L’azione risarcitoria ex art.1218 c.c. per violazione degli obblighi di collaborazione tra affiliati previsti in un contratto di franchising non può essere esperita “orizzontalmente” (tra affiliati) ma solo “verticalmente” tra affiliante ed affiliati.

Principio espresso nel contesto di un’azione di risarcimento danni per inadempimento delle pattuizioni previste in un contratto di franchising relative a obblighi di collaborazione e di non concorrenza in capo agli affiliati.

(Massima a cura di Giovanni Gitti)




Sentenza del 28 febbraio 2020 – Giudice estensore: Dott. Lorenzo Lentini

Ai fini dell’accertamento del superamento del tasso di interesse rispetto al tasso-soglia di cui alla disciplina antiusura, il tasso degli interessi moratori non è da sommarsi a quello degli interessi corrispettivi.

Principio espresso nel contesto di un’azione di nullità di un contratto di locazione finanziaria per asserita violazione della disciplina antiusura.

(Massima a cura di Giovanni Maria Fumarola)




Sentenza del 26 febbraio 2020 – Giudice estensore: Dott. Lorenzo Lentini

Ai fini della quantificazione del danno patrimoniale sofferto dall’investitore per effetto della vendita di strumenti finanziari da parte di un intermediario finanziario che abbia violato gli obblighi informativi ex art. 21 del Testo Unico della Finanza, il corretto parametro da assumersi è il valore che gli strumenti finanziari in questione avevano al tempo in cui sarebbe stato possibile dismetterli tempestivamente e non invece il successivo momento in cui l’investitore discrezionalmente decideva di venderli, scommettendo così su un incremento del loro valore.

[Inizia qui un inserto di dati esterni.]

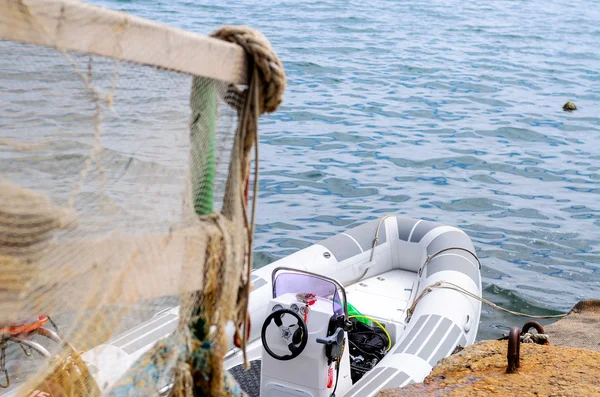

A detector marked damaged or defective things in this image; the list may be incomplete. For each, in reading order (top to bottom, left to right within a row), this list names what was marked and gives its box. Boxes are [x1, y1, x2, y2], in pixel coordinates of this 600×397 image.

rusty metal ring [524, 318, 548, 334]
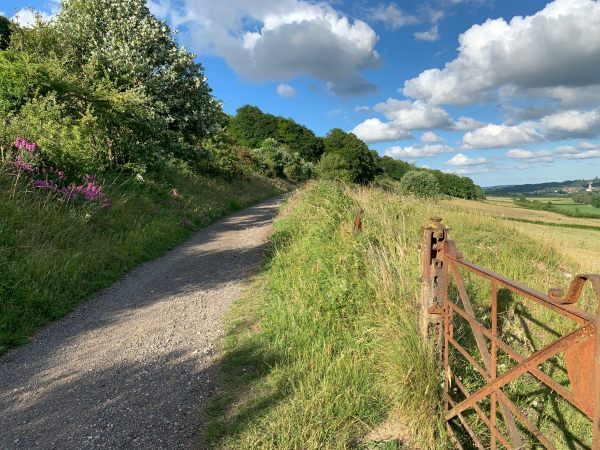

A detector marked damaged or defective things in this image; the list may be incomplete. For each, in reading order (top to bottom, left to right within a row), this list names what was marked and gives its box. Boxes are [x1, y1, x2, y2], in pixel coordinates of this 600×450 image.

L’intermediario non può dunque rispondere dell’ulteriore decremento di valore degli strumenti, essendo questo dovuto ad un comportamento colposo dell’investitore.

Principio espresso nel contesto di una azione per danni proposta da un investitore nei confronti di un intermediario finanziario per il collocamento di obbligazioni emesse dalla Repubblica Argentina.